Hi,
Since i was in debt with an article on how to integate Kafka monitoring using Datadog, let me tell you a couple of things about this topic. First of all, we are taking the same config of Kafka with Jolokia that was describe in following article. From the install of the brokers on our infrastructure, JMX data is published on port 9990 (this will be needed in the datadog config).
The files you need to create for this task are as follows:
datadogagent.pp
class profiles::datadogagent {
$_check_api_key = hiera('datadog_agent::api_key')
contain 'datadog_agent'
contain 'profiles::datadogagent_config_kafka'
contain 'datadog_agent::integrations::zk'
Class['datadog_agent'] -> Class['profiles::datadog_agent_config_kafka']

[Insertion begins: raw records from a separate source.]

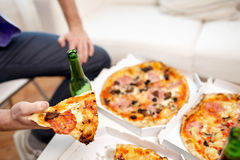 Close up of man eating pizza with beer at home Stock Photography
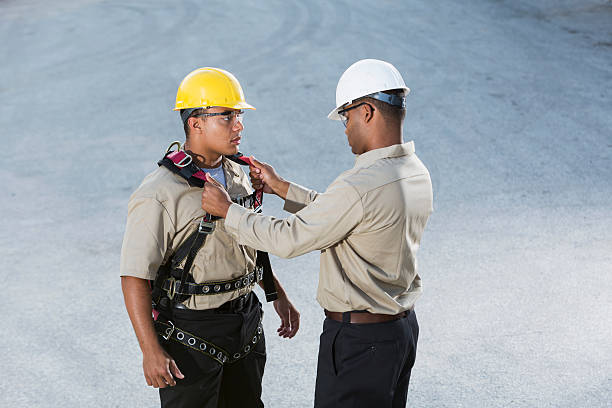 Workers, putting on safety harness Multi-ethnic workers (20s, 30s) with hardhats, putting on safety harness. safety harness stock pictures, royalty-free photos & images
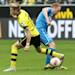 Dortmund's Marco Reus, left, and Hoffenheim's Patrick Ochs challenge for the ball during the German first division Bundesliga soccer match between Borussia Dortmund and TSG 1899 Hoffenheim in Dortmund, Germany, Saturday, May 18, 2013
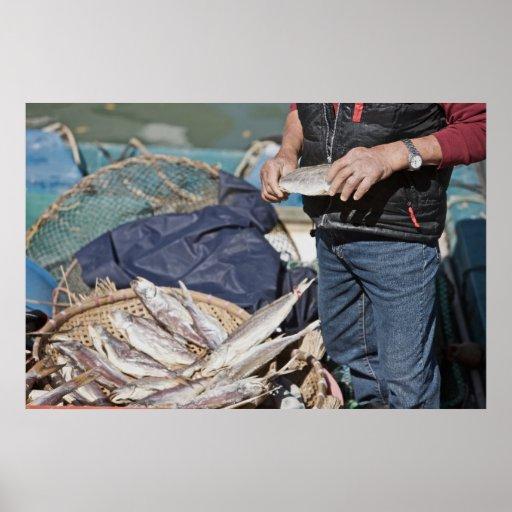 Pescador local con una cesta de pescados póster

Class['datadog_agent'] -> Class['datadog_agent::integrations::zk']
}
datadogagent_config_kafka.pp
class profiles::datadogagent_config_kafka (
$servers = [{'host' => 'localhost', 'port' => '9990'}]
) inherits datadog_agent::params {
include datadog_agent
validate_array($servers)
file { "${datadog_agent::params::conf_dir}/kafka.yaml":
ensure => file,
owner => $datadog_agent::params::dd_user,
group => $datadog_agent::params::dd_group,
mode => '0600',
content => template("${module_name}/kafka.yaml.erb"),
require => Package[$datadog_agent::params::package_name],
notify => Service[$datadog_agent::params::service_name],
}
}
And since, there isn’t yet an integration by default for the kafka on the datadog module which you can find it here:
https://github.com/DataDog/puppet-datadog-agent
i created in the templates directory the following file:
kafka.yaml.erb (as you can see from the header this is actually the template given by datadog for kafka integration with specific host and port)
##########
# WARNING
##########
# This sample works only for Kafka >= 0.8.2.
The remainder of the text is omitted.